Question

Plane A leaves Tulsa at 2:00 p.m., averaging 300 mph and flying in a northerly direction. Plane B leaves Tulsa at 2:30 p.m., averaging 225 mph and flying due east. At 5:00 p.m., how far apart will the planes be?

Answer 1

Answer 1061

Explanation:

Answer 2

At 5:00 p.m. the planes will be
`1061.323` miles apart.

Explanation:

To solve this problem, I add a picture of the situation.

We know that speed is distance over time ⇒

`Speed=(distance)/(time)` (I)

The first step to solve this exercise is to graph the situation. We can draw a right triangle which vertices will be ''Tulsa'', and the planes ''A'' and ''B'' at 5:00 p.m.

In order to know the measures of the sides, we are going to calculate them using the equation (I)

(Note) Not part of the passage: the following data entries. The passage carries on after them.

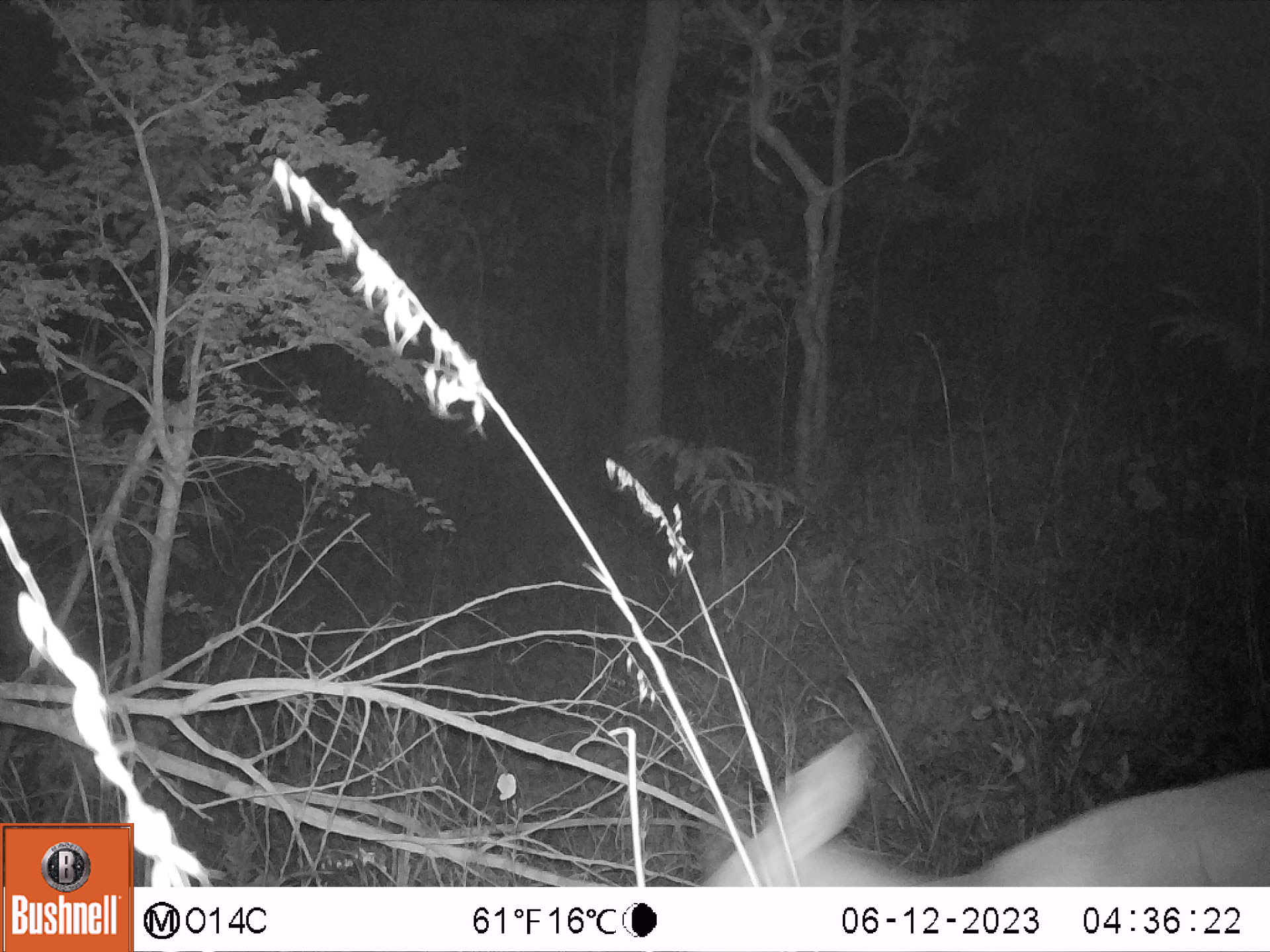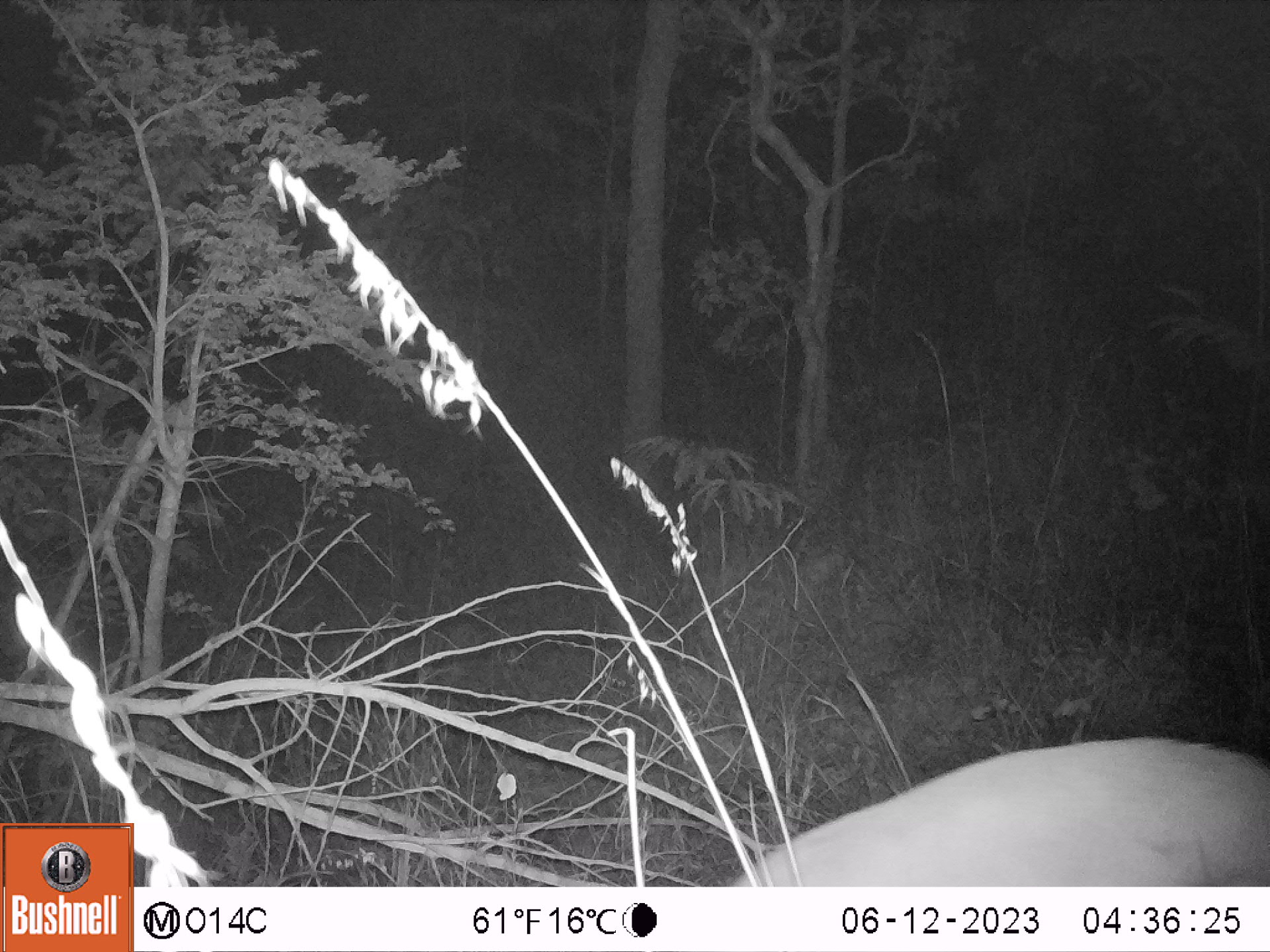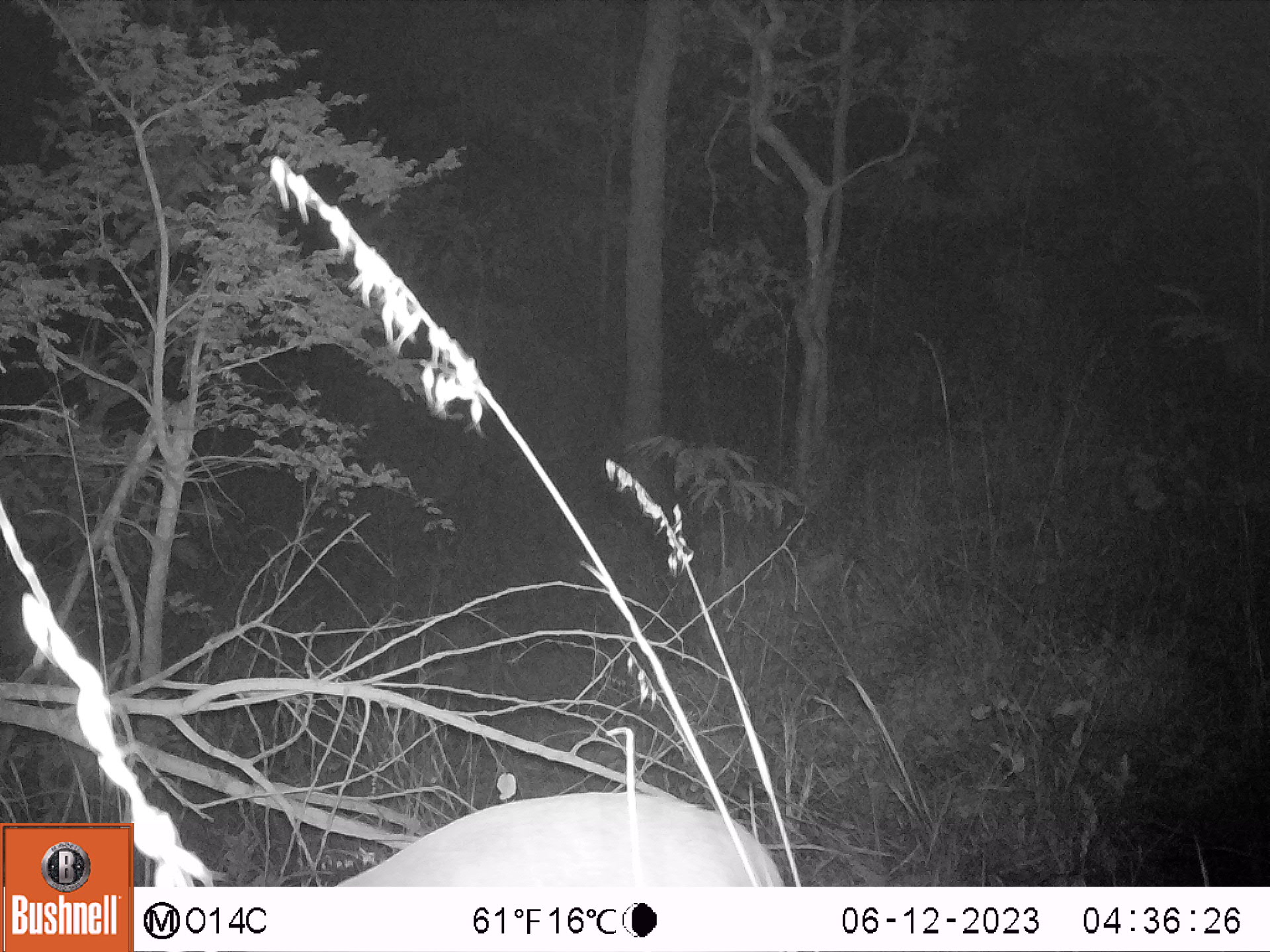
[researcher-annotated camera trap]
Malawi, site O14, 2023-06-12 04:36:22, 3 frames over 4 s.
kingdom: Animalia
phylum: Chordata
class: Mammalia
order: Artiodactyla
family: Bovidae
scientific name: Antilopinae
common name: small antelope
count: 1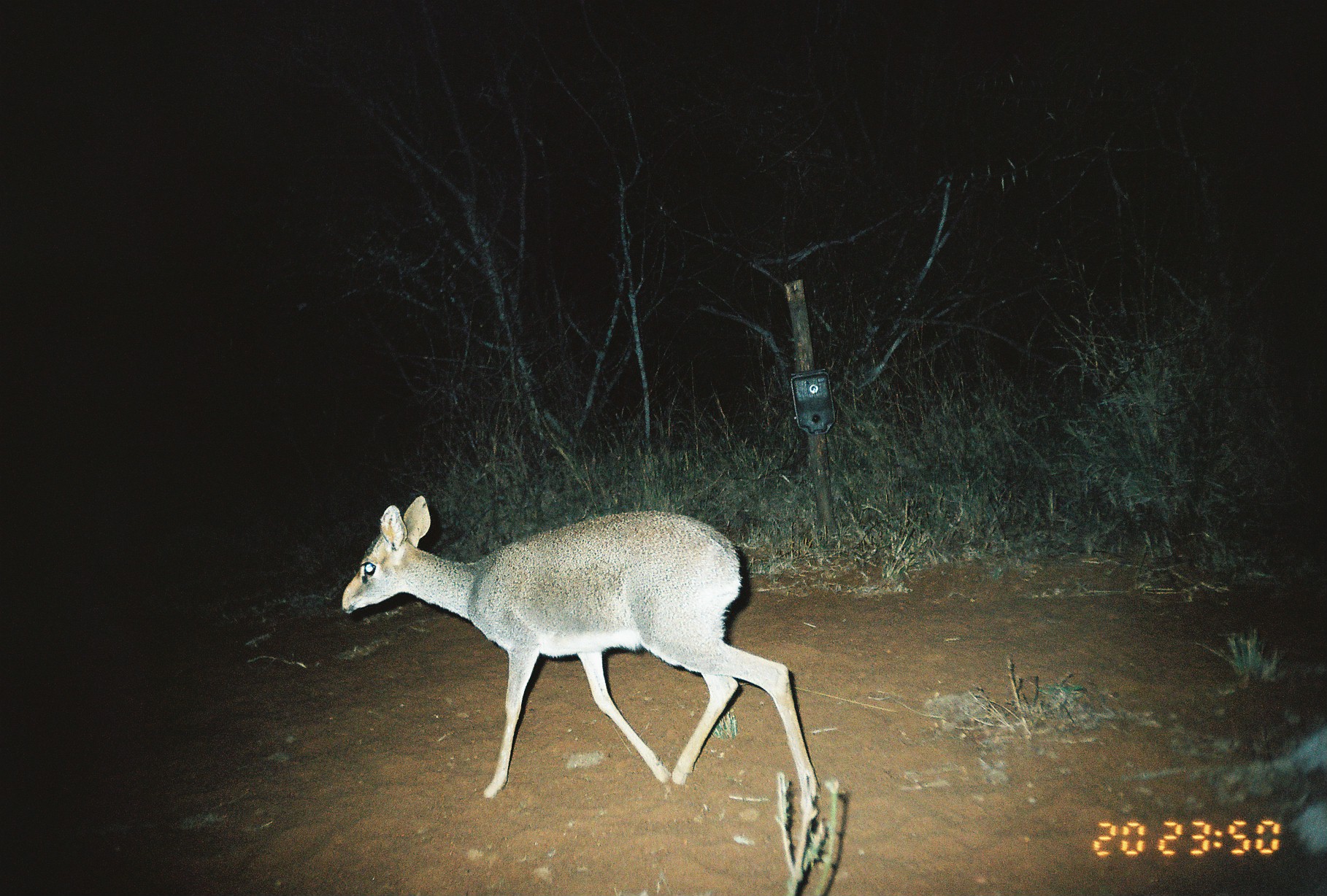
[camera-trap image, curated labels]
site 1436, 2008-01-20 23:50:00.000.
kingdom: Animalia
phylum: Chordata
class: Mammalia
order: Artiodactyla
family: Bovidae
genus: Madoqua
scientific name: Madoqua guentheri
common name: günther's dik-dik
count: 1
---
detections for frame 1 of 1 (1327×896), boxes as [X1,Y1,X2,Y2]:
madoqua guentheri: [341,493,817,803]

Plane A leaves Tulsa at 2:00 p.m.

Therefore, at 5:00 p.m. it will have flown 3 hours ⇒

`300(mi)/(h)=(distance)/(3h)` ⇒

`distance=(300(mi)/(h)).(3h)`

`distance=900mi`

At 5:00 p.m. the distance from the plane A to Tulsa is 900 mi

Plane B leaves Tulsa at 2:30 p.m.

Therefore, at 5:00 p.m. it will have flown 2.5 hours ⇒

`225(mi)/(h)=(distance)/(2.5h)`

`distance=(225(mi)/(h)).(2.5h)`

`distance=562.5mi`

At 5:00 p.m. the distance from the plane B to Tulsa is 562.5 mi

Finally, we can find the distance between the plane A and the plane B using the Pythagorean theorem :

`(900mi)^(2)+(562.5mi)^(2)=(Distance_(A-B))^(2)`

`810000mi^(2)+316406.25mi^(2)=(Distance_(A-B))^(2)`

`(Distance_(A-B))^(2)=1126406.25mi^(2)`

`Distance_(A-B)=\sqrt{1126406.25mi^(2)}`

`Distance_(A-B)=1061.322877mi` ≅
`1061.323mi`

At 5:00 p.m. the planes will be 1061.323 miles apart.